Some say they heard a sound like thunder at first, others that it was like a cannon shot, and people imagined it resembled the rumbling of an earthquake, leading the public to call it a forewarning of the tsunami. However, this was neither the sound of the earthquake nor a forewarning; it was most likely the sound produced by the force of the water as the tsunami rushed ashore — perhaps striking against great boulders or from some other cause.
**[Lower Section]**
This can be understood from the fact that not a single person aboard a vessel at sea heard such a sound. Similarly, the reason those on board ships were entirely unaware of the tsunami is that such a great tsunami, forming wave shapes spanning hundreds of *ken*, would — even if the wave height were over one hundred *shaku* (approximately 30 meters) — create an extremely gentle gradient relative to its width, and so would cause no perceptible rocking. However, the zone in which changes in tidal level were felt along the coast was quite extensive: tide gauges installed near Kinkasan recorded variations of roughly seven to eight *shaku*, and Chōshi also experienced noticeable effects; as far north as Nemuro and as far south as the Kii coast, tidal oscillations were similarly felt.

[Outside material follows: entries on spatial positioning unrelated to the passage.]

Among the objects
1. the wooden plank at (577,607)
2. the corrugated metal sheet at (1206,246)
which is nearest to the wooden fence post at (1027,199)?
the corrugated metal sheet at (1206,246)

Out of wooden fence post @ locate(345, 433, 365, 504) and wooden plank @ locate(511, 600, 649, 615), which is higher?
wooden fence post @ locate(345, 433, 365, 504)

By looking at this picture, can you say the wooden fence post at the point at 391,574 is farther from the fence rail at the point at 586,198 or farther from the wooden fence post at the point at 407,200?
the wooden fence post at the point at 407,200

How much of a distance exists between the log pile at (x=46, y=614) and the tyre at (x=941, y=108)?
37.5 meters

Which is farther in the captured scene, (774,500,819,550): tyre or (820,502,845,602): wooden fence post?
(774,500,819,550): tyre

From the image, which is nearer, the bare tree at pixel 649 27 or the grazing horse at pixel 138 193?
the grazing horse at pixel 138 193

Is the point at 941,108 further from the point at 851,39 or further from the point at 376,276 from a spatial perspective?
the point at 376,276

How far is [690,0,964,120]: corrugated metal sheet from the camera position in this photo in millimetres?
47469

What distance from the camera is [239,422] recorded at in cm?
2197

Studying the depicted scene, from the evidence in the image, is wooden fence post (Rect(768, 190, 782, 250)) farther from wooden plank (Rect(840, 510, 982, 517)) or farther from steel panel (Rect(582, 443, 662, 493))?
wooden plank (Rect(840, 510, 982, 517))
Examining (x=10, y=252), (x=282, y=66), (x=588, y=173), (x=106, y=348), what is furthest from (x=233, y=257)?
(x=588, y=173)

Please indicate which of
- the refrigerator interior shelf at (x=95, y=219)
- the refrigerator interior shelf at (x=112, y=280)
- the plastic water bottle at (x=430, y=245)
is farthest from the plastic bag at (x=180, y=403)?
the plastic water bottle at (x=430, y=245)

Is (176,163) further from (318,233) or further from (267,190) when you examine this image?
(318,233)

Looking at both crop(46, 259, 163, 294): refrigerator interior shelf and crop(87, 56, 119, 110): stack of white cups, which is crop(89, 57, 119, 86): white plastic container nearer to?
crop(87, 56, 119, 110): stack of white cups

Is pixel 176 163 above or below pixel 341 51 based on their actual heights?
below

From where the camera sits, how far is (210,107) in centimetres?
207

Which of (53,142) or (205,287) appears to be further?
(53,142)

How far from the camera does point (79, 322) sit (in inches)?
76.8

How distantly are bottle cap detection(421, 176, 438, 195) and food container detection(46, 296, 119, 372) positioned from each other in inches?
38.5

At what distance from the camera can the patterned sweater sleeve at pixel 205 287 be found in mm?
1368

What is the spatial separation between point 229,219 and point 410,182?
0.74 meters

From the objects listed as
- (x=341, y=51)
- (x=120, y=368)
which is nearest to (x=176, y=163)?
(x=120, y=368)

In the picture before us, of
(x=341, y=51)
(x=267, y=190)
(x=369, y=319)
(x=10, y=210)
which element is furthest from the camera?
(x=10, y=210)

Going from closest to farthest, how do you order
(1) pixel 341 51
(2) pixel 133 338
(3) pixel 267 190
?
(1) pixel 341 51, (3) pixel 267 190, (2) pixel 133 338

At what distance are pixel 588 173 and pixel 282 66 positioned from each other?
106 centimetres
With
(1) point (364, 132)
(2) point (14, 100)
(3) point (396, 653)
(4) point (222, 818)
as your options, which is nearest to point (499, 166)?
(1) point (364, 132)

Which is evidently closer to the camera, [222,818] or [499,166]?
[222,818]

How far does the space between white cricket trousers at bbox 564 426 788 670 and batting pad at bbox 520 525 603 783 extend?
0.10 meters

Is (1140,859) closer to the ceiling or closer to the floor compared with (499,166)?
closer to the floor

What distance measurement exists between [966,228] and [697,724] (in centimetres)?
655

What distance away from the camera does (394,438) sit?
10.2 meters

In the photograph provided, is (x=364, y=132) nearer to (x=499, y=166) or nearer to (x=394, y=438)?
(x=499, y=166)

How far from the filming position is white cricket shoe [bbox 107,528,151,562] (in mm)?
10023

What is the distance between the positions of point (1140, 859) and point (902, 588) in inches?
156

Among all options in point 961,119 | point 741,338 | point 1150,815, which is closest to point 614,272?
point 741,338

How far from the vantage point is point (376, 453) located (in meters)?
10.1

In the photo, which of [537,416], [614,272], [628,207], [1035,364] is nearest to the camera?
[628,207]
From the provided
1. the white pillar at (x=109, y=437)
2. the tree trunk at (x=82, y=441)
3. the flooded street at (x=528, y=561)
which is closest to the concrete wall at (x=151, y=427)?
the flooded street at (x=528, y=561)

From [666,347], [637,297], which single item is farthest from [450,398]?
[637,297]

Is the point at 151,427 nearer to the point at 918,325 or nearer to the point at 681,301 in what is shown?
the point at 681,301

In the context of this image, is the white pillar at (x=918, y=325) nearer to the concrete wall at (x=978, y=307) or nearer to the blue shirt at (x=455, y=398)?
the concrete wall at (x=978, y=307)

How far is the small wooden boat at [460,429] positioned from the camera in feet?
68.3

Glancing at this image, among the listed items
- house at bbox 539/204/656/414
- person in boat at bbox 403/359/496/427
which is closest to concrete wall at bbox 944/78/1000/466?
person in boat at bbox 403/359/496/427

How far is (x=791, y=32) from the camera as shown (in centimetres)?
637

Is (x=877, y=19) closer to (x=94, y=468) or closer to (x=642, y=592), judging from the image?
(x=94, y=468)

*The following presents theories on the cause.*
**Item 16: A Theory Attributing the Tsunami's Cause to a Collision of Ocean Currents**
The author of this theory states: The seasonal transition between the cold and warm currents flowing along this coast occurs at the spring and autumnal equinoxes each year — the period from autumn to spring being the cold current season, and from spring to autumn being the warm current season. This never varies from year to year. Yet this year, even past the equinox, the cold current continues to occupy the coast, and tuna fishermen have been going farther out to sea than usual in search of the warm current. This alone makes it undeniable that this year's ocean currents have undergone some change. Could not the cause of this tsunami also have arisen from this change in currents? In my view, it appears to have been caused by a collision between the cold and warm currents in these coastal waters. For the waves that struck the coast were entirely unlike ordinary ones — they came rotating vertically, top to bottom. Survivors all report being dragged down to the seabed and thrown back up to the surface some three or four times. This is presumably the result of the two currents colliding. Moreover, some fishermen say they witnessed water columns rising from the sea. This too provides further evidence of the collision. It is said that when a cold current carrying ice and a warm current of high temperature meet, the melting of the ice can produce precisely such phenomena.
*Editorial comment:* According to this theory, the cause of the tsunami was that the collision of the cold and warm ocean currents — differing greatly in temperature — generated high waves in the open sea. The author is said to be from Kesennuma District. It has been noted in the *Jiji Shimpō* newspaper that tsunamis generated in this manner are by no means rare, and that the characters "海嘯" (*kaishō*) originally referred to this type of high wave occurring at the mouths of seas in southeastern China. However, it is difficult to believe that collisions of ocean currents of this kind occurred everywhere along seventy *ri* of coastline simultaneously. Furthermore, the author appears to give no consideration to the earthquake. Reports of earthquake activity have come in from various locations, and it is this writer's belief that in this disaster, the earthquake and the tsunami were causally connected. That an anomaly occurred specifically in this year, when the warm current was late in its seasonal transition, was likely due to some other underlying cause.